You are working with 3D data. You are building a network layer whose input volume has size 32x32x32x16 (this volume has 16 channels), and applies convolutions with 32 filters of dimension 3x3x3x16 (no padding, stride 1). What is the resulting output volume?

Shouldn’t the answer be 30x30x30x1?

However, there is no such option

You have:

- An input of size 32 x 32 x 32 x 16 (n x n x n x n_c)
- 32 filters of size 3 x 3 x 3 x 16 (f x f x f x n_c).

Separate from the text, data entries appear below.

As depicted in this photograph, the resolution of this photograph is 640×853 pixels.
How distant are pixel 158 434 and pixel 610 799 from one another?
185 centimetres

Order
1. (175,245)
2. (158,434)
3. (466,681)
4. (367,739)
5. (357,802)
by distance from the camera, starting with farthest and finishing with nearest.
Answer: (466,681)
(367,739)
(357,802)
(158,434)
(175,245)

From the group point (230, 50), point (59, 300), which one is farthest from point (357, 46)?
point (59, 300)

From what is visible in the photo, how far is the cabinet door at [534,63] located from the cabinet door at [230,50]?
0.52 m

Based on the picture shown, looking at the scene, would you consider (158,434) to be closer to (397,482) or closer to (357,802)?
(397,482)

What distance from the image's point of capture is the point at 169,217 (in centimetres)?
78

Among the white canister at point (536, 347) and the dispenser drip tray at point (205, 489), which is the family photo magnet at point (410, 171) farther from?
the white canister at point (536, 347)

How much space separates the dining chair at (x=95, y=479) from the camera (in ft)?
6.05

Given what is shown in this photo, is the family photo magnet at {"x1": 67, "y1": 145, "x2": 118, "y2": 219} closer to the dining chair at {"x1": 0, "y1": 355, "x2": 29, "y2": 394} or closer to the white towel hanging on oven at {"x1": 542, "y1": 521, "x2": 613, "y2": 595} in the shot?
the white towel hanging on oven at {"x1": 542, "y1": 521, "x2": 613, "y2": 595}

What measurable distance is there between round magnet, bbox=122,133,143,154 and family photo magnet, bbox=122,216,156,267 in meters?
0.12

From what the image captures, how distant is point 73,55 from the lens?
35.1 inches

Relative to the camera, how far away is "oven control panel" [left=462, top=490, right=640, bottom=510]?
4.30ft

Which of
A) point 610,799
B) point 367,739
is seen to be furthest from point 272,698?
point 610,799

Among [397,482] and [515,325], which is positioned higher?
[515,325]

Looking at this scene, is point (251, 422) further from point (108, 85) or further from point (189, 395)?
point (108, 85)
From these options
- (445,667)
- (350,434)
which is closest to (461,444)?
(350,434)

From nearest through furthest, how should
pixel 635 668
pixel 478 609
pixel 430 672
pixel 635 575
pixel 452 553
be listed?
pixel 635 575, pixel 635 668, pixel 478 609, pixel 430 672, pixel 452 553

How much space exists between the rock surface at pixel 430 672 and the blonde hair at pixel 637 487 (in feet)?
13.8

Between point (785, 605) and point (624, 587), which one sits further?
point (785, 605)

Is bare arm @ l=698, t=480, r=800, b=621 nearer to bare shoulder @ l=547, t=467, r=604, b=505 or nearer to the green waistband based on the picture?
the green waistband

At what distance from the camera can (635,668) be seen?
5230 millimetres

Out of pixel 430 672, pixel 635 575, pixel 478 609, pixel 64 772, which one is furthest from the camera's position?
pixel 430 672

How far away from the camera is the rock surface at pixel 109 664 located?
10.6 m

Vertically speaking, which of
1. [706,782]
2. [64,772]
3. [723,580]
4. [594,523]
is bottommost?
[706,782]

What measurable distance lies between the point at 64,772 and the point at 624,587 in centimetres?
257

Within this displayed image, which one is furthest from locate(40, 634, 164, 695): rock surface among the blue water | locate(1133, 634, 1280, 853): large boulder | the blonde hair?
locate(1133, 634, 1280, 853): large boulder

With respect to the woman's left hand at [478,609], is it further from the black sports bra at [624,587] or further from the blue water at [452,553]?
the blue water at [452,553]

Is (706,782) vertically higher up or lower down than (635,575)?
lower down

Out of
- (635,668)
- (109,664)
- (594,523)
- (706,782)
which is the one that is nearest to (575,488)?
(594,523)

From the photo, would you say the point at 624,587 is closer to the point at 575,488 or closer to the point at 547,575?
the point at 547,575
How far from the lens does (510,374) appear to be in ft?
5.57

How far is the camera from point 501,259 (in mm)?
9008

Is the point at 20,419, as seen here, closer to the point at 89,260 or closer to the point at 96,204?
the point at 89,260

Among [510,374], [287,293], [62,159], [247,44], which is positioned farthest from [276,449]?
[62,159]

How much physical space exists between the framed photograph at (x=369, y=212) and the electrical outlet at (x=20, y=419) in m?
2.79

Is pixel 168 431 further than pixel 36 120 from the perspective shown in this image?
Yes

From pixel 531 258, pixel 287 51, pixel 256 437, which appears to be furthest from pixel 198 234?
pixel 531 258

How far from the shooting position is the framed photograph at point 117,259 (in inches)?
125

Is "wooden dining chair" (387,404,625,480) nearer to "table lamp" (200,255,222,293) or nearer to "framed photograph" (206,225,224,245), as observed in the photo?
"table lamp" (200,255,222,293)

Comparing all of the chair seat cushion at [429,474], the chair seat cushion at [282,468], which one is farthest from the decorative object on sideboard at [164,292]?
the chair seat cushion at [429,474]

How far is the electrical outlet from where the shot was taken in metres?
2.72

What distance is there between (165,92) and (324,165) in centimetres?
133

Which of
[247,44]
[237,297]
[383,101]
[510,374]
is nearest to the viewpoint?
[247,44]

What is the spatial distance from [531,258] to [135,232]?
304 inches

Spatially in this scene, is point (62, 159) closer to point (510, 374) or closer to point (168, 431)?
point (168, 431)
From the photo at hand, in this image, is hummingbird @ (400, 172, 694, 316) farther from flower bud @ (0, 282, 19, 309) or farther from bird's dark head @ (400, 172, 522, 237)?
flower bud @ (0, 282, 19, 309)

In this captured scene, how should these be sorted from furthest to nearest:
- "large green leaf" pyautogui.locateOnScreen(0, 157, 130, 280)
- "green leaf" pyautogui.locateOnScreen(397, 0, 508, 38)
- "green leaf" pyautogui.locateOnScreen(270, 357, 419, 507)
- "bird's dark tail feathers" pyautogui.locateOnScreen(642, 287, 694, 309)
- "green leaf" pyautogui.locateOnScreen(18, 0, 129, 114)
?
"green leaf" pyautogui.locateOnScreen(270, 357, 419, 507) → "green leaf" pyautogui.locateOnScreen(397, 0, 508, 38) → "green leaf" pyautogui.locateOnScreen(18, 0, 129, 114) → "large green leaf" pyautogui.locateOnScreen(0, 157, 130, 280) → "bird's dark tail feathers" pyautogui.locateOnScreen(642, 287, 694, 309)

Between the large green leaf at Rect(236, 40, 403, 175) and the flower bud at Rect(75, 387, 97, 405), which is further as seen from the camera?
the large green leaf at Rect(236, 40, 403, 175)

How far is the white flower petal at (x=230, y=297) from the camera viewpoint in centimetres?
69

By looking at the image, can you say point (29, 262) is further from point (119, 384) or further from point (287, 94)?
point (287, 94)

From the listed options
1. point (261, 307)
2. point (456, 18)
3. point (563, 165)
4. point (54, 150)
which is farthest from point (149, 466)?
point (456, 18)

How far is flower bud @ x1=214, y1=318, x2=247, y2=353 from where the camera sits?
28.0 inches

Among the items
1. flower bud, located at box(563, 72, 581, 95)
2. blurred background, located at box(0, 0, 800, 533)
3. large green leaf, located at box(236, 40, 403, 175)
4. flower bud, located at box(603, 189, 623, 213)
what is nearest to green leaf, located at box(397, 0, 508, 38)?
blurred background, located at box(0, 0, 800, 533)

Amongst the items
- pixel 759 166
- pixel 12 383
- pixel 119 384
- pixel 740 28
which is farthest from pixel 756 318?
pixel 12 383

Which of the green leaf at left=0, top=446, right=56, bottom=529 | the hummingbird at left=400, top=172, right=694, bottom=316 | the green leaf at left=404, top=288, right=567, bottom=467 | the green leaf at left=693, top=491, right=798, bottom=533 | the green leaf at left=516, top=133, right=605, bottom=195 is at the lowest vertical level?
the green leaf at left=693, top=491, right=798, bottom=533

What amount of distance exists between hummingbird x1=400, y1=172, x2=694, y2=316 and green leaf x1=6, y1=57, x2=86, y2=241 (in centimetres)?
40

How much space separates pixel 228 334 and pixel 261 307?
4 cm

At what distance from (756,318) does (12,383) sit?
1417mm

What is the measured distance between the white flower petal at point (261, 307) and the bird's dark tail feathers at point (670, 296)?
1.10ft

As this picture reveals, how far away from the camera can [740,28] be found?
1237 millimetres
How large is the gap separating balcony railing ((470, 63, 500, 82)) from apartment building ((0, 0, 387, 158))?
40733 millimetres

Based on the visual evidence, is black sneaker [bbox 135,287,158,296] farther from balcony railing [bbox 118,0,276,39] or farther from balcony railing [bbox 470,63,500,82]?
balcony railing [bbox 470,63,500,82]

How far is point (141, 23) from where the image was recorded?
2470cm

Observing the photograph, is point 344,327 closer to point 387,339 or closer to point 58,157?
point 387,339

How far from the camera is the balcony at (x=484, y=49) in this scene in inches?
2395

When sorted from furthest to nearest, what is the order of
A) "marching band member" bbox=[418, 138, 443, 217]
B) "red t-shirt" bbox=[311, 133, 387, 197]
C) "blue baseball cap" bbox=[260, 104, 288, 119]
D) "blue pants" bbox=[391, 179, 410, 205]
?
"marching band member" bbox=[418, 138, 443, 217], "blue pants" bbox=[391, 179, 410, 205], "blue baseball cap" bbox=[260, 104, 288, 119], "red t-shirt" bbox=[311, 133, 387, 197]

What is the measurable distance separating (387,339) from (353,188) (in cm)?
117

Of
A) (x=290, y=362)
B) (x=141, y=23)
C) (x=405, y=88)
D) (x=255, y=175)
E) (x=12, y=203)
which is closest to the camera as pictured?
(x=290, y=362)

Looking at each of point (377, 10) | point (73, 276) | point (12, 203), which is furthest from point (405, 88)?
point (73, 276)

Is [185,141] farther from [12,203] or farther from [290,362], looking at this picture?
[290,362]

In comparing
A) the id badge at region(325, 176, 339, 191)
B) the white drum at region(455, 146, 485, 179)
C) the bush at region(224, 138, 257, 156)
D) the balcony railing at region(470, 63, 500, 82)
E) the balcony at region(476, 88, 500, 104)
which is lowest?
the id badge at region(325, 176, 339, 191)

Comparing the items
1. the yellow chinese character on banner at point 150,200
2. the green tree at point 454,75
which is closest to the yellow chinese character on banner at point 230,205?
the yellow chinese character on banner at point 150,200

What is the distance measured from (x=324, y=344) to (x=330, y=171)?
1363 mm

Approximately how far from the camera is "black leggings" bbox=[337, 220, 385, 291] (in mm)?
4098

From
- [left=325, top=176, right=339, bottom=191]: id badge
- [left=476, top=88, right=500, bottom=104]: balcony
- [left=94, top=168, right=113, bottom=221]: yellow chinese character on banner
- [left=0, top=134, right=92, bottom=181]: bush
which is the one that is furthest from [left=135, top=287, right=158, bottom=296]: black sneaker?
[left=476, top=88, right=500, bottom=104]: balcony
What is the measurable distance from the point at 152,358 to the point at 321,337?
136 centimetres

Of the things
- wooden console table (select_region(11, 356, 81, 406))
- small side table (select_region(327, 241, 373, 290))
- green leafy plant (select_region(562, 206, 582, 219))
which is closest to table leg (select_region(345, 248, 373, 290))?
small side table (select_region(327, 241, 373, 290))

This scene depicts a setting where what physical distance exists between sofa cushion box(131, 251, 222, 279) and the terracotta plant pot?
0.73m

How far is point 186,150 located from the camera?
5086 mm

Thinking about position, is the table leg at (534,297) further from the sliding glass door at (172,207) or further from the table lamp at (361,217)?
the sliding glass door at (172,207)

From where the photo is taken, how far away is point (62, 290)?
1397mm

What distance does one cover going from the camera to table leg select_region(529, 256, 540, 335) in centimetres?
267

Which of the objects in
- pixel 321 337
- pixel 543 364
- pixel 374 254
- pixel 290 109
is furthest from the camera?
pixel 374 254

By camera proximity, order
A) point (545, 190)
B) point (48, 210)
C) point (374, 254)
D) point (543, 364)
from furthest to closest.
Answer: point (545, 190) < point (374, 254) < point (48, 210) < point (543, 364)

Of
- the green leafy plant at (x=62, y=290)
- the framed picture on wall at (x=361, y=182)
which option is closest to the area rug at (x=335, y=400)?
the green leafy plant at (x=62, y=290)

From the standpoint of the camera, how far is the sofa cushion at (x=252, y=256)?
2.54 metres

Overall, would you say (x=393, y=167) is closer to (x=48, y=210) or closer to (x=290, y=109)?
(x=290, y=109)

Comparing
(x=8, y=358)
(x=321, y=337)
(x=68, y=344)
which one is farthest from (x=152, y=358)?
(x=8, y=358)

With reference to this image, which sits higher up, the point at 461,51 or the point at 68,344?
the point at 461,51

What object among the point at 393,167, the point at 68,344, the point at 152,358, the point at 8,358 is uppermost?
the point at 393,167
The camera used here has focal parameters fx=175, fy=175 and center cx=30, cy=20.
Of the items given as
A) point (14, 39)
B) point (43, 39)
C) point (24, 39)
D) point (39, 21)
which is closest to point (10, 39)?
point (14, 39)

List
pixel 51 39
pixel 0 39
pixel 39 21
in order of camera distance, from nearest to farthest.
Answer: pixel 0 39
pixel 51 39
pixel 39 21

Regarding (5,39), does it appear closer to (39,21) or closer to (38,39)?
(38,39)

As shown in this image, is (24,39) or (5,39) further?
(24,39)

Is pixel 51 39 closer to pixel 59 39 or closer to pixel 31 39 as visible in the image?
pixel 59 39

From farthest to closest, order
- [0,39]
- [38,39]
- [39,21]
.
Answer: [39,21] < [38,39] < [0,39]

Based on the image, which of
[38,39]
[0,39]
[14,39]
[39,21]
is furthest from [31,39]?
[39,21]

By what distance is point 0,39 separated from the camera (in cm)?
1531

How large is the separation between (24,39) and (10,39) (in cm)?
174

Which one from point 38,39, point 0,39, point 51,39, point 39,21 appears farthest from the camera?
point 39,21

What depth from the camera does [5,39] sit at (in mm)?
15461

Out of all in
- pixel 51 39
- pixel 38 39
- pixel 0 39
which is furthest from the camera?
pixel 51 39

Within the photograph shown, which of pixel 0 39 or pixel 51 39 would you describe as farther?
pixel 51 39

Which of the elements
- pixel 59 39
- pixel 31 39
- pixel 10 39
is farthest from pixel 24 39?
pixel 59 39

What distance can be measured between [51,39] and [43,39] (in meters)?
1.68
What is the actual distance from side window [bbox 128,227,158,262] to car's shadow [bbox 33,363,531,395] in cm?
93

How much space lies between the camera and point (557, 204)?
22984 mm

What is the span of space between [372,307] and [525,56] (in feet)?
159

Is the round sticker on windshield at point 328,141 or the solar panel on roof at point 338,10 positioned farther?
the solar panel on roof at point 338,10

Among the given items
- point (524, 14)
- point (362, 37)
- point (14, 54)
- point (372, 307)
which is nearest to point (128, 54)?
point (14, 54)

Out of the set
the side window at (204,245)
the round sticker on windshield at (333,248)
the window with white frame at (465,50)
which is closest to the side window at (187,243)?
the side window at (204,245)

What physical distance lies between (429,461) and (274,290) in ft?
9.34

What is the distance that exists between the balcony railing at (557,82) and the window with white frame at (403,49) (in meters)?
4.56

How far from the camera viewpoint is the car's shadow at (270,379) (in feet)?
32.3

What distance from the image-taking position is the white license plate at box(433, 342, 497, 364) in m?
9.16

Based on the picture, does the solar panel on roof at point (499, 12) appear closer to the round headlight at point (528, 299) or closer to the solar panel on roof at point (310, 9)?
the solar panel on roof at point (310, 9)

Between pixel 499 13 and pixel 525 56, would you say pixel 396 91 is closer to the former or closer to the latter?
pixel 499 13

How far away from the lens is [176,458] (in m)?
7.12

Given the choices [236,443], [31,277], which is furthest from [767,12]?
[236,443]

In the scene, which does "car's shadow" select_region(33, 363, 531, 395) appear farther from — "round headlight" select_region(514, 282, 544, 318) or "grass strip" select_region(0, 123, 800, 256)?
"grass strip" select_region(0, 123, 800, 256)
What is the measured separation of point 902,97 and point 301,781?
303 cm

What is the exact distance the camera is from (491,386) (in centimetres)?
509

Notice how the number of channels each filter has corresponds to the same number of input channels (n_c = 16 in both cases), these have to match up in order to be able to convolve them.

The formula to calculate the dimension of the output is given by:

- n_out = floor((n + 2*p - f) / s) + 1

** which in this case is **n_out** = floor((32 + 2*0 - 3) / 1) + 1 = floor(29 / 1) + 1 = 29 + 1 **= 30**

The number of output channels (n’_c) is always going to be the number of filters you had, as each filter produces its own output. So, **n’_c = 32**.

Putting everything together, you have your **output dimension = 30 x 30 x 30 x 32** (n_out x n_out x n_out x n’_c).

1 Like

Thanks for such a detailed explanation! Totally forgot about the number of filters.

1 Like